Las visitas a medianoche a la puerta de la habitación se hicieron un hábito, no había un día que no lo hicieran, para seguidamente masturbarme, tenía siempre en mis retinas a los dos en la cama desnudos.

Como una de tantas noches que los estaba observando con mis dedos entre mis piernas, se dieron la vuelta y dirigiéndose hacia mí, me invitaron a entrar a la habitación, me pillaron desprevenida, me asusté bastante no sabía que hacer, balbuceaba pidiendo perdón, ella se aproximó a mí desnuda como estaba y me cogió de la mano, me llevó a la cama, yo, con una camisa de tirantes y en braguitas, me dijeron que sabían que por las noches los espiaba, a mi se me cayó la cara de vergüenza, quería que me tragase la tierra, la señora me abrazó y me dijo que no pasaba nada, que sabían que les acechaba siempre y les gustaba que los miraran, que esto hacía que se excitaran aún más.

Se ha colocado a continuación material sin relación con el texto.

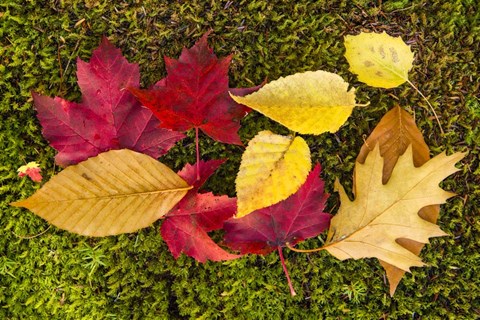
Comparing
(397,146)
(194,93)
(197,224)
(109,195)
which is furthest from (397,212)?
(109,195)

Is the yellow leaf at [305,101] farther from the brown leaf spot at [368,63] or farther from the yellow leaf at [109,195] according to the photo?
the yellow leaf at [109,195]

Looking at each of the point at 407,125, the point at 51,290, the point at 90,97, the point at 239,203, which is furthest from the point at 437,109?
the point at 51,290

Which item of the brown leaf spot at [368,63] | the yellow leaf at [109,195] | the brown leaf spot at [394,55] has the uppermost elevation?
the brown leaf spot at [394,55]

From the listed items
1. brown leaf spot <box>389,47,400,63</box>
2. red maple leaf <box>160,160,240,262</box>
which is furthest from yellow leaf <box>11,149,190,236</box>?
brown leaf spot <box>389,47,400,63</box>

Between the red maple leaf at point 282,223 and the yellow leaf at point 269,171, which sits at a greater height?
the yellow leaf at point 269,171

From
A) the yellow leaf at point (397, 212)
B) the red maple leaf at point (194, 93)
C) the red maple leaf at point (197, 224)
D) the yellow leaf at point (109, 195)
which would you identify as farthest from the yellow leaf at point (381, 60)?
the yellow leaf at point (109, 195)

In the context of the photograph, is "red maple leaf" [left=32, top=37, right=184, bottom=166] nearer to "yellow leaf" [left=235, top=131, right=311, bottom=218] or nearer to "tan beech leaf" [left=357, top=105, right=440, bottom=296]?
"yellow leaf" [left=235, top=131, right=311, bottom=218]
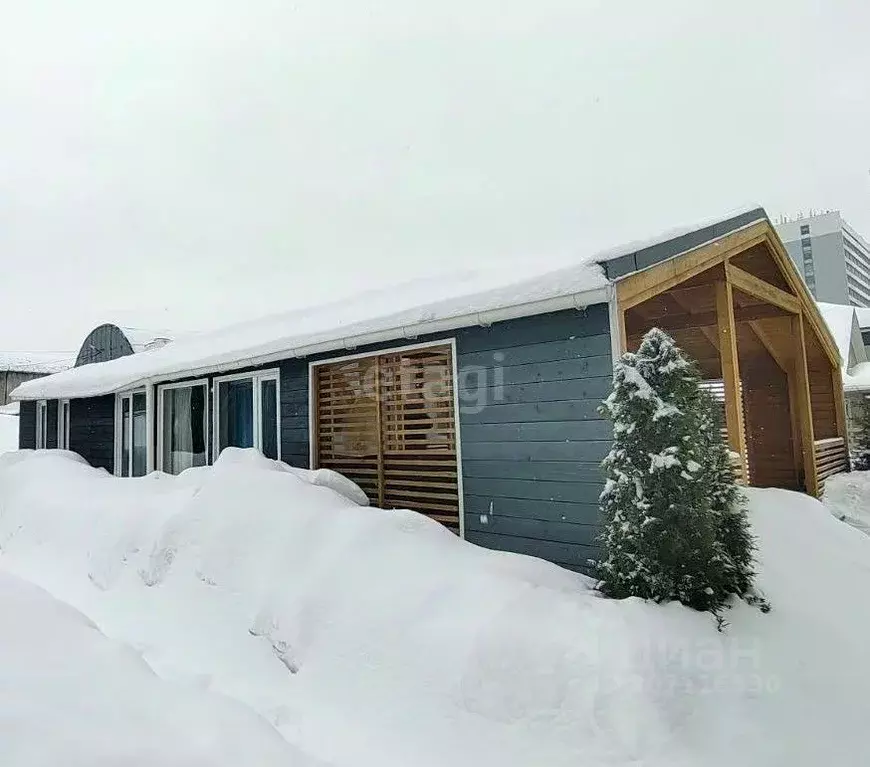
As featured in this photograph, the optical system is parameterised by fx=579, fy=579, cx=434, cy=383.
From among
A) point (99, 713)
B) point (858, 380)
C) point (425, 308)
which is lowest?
point (99, 713)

Me sentó y me besó en los labios, yo jamás había besado a nadie, me abrió con su lengua mi boca, jugando con ella en su interior, mientras sus manos acariciaban mis pechos, yo me dejaba hacer, me estaba gustando lo que sentía, estaba totalmente excitada.

Recorría una y otra vez su mano por mi pubis, delicada y suavemente dirigió sus dedos entre mis labios menores, notaba como me iba humedeciendo y excitando al mismo tiempo, recorrió todo mi cuerpo con su lengua, mi cuerpo se estremecía, me abandoné al placer mientras ella no dejaba de lamer mi clítoris, yo jadeaba y ella no paró hasta que bebió de mi fuente. No dejaba de acariciarme dulcemente, introdujo sus dedos dentro de mí…me sacó la camiseta dejando mis pechos al aire y con un oh de admiración hacia ellos empezó a lamerlos y succionarlos como si tratara de desprenderlos. Me sugirió a que hiciera lo mismo con ella y mi boca se hundió en su vulva sumergiéndola en un éxtasis de placer.

Él hasta este momento no había intervenido, solo miraba, se inclinó hacia a mi, besándome dulcemente, para luego continuar con mis pechos, nunca había sentido ese placer, era la primera vez que un hombre me poseía, me metió su pene en mi boca que acaricié con mi lengua hasta llevarlo a una excitación extrema, me abrió de piernas, me introdujo su pene muy despacio, sentí latir su corazón contra el mío hasta el punto que llegué a perder la conciencia, muy despacio, suavemente, sentía como introducía su sexo, fue como una explosión de pequeños orgasmos, no quería que terminara, a su vez ella no paraba de besarme, colocó sus piernas entre mi boca, los tres empezamos a retorcernos hasta quedar exhaustos.

A raíz de ese día…mis deseos eran que llegara la noche y vinieran a invitarme a la cama con ellos…unas veces lo hacia solo con el, otras con ella, disfrutaba de igual manera, me apasionaba la vigorosidad de él y me extasiaba la dulzura de ella.

He tenido parejas, y me gusta practicar el sexo con hombres y mujeres, creo que soy especial.......SI.......SOY BISEXUAL y me encanta.